Keywords

1 Introduction

The advent of Large Language Models (LLMs) such as BERT and GPT has heralded a new era in the field of Natural Language Processing (NLP), with groundbreaking achievements demonstrated in tasks such as Named Entity Recognition (NER) [1, 2], text classification [3], text summarization [4], and sentiment analysis [5]. Our research pivots on the most consequential biomedical subject of recent times, Covid-19 The challenges presented by the CORD-19 dataset [14], a considerable corpus with a complex document-level structure, can often impede direct access. However, various innovative information systems have been devised to address this, capable of transmuting literature into data that machines can interpret. These include sophisticated methods such as Named Entity Recognition (NER) [6], knowledge graph (KG) [7], and text summarization [4]. The effective implementation of such systems can help democratize access to crucial information, thereby accelerating scientific advancements and improving public health response strategies.
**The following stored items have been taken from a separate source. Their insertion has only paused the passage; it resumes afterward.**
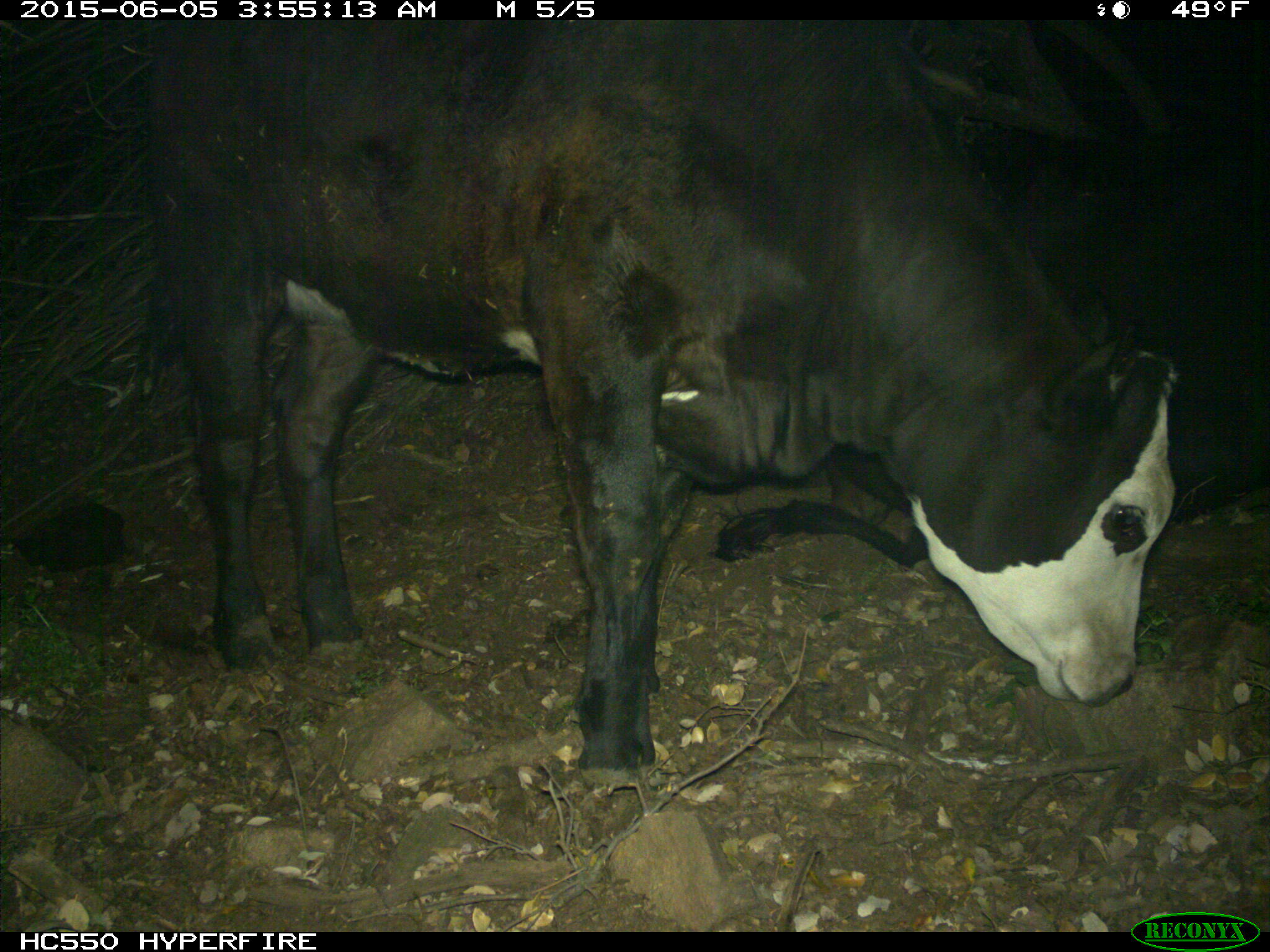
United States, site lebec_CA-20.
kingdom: Animalia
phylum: Chordata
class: Mammalia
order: Artiodactyla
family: Bovidae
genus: Bos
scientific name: Bos taurus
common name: domestic cow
Bos taurus (domestic cow).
Our research is primarily focused on the pivotal problem of Named Entity Recognition (NER), a fundamental task in Natural Language Processing (NLP), and employs the Distil-BERT model in its approach. The cruciality of NER in NLP is not to be understated, given its applicability across a wide spectrum of advanced applications, encompassing areas like Knowledge Graphs and Ontology. Hence, our research emphasis is clearly set on tackling the NER problem, thereby advancing the state-of-the-art in this essential NLP task.

In this study, we employ CORD-NER [6], an earlier CORD-19 dataset of named entities, to fine-tune BERT. Subsequently, this refined model is applied to extract named entities from the corpus of CORD-19 literature. Nevertheless, the significant computational resources needed to fine-tune BERT on vast datasets can be prohibitive, particularly for researchers with limited computational capabilities. To mitigate this challenge, we implement two distinct sampling techniques on each dataset. We commence with the greedy selection of data subsets from 25 entities of the CORD-NER dataset, followed by the fine-tuning of this prepared NER dataset with Distil-BERT. The second part of the study effectively samples the CORD-19 dataset using a topic modeling method, namely, Latent Dirichlet Allocation (LDA) [8]. We then generate a comprehensive NER dataset by applying the fine-tuned model to the sampled CORD-19 dataset. The resultant named entity dataset has the potential to be extended for other advanced applications.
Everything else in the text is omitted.